Monday, October 12, 2015

Slide rules

So Chase Utley has drawn a two-game sitdown for his kamikaze slide that broke Ruben Tejada's leg the other night, and I know what I think about this.

I think the likelihood of Utley actually serving this suspension is roughly comparable to the likelihood of Babe Ruth coming back from the dead to dance the lead in "Swan Lake."

I think the umps blew the call big-time, and that's why the likelihood of Utley serving the suspension is roughly comparable to Babe Ruth, etc., etc., etc.

I think going into a completely different time zone to break up a double play is not a borderline call, because there are explicit rules against it, and the only reason it keeps happening is because the umps refuse to enforce those rules.

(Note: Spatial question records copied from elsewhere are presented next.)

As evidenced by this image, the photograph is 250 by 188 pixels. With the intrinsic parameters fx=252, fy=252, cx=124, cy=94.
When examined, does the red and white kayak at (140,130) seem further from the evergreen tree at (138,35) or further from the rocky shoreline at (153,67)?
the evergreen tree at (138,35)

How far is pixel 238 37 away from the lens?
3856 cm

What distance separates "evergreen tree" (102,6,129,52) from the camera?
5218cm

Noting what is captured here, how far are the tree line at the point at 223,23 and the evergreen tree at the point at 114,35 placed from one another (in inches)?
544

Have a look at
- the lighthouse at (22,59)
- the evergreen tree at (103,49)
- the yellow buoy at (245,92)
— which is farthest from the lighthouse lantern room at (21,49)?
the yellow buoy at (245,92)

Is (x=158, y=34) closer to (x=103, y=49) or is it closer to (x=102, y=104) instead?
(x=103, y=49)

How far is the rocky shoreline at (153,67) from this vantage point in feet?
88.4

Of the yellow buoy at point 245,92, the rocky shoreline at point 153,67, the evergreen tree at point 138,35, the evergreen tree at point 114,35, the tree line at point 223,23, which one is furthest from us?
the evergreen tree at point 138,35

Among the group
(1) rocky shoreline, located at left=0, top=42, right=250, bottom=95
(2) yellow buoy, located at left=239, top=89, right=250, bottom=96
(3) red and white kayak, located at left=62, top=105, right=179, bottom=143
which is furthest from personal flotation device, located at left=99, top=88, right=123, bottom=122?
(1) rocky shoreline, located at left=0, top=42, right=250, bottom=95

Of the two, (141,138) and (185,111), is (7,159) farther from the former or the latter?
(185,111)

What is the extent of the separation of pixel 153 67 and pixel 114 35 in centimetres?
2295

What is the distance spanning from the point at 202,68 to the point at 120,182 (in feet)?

I think anyone who watches that play and says it's just "a hard slide" and "old-school baseball" needs to, like the umps, read the rulebook again. I also think that when they say that's how the game has always been played, they need to remember that once upon a time the game was always played by white players only. And that it was always played in broad daylight. And that it was always played barehanded. And that once a team signed you, they owned you for life.  

In other words: Times change. So does the game.

Players are expensive assets now, and owners will do whatever it takes to protect those assets. That's why Pete Rose couldn't run down Ray Fosse today without paying a penalty for it. And it's why Utley got suspended. Times change, the game changes, its priorities change.

John McGraw, bloody-minded hard-liner that he was, would have hated this. He would have waved his arms and spluttered angrily that Utley was suspended for what, in his day, was just baseball.

But you know what?

John McGraw is long dead. And so is his day.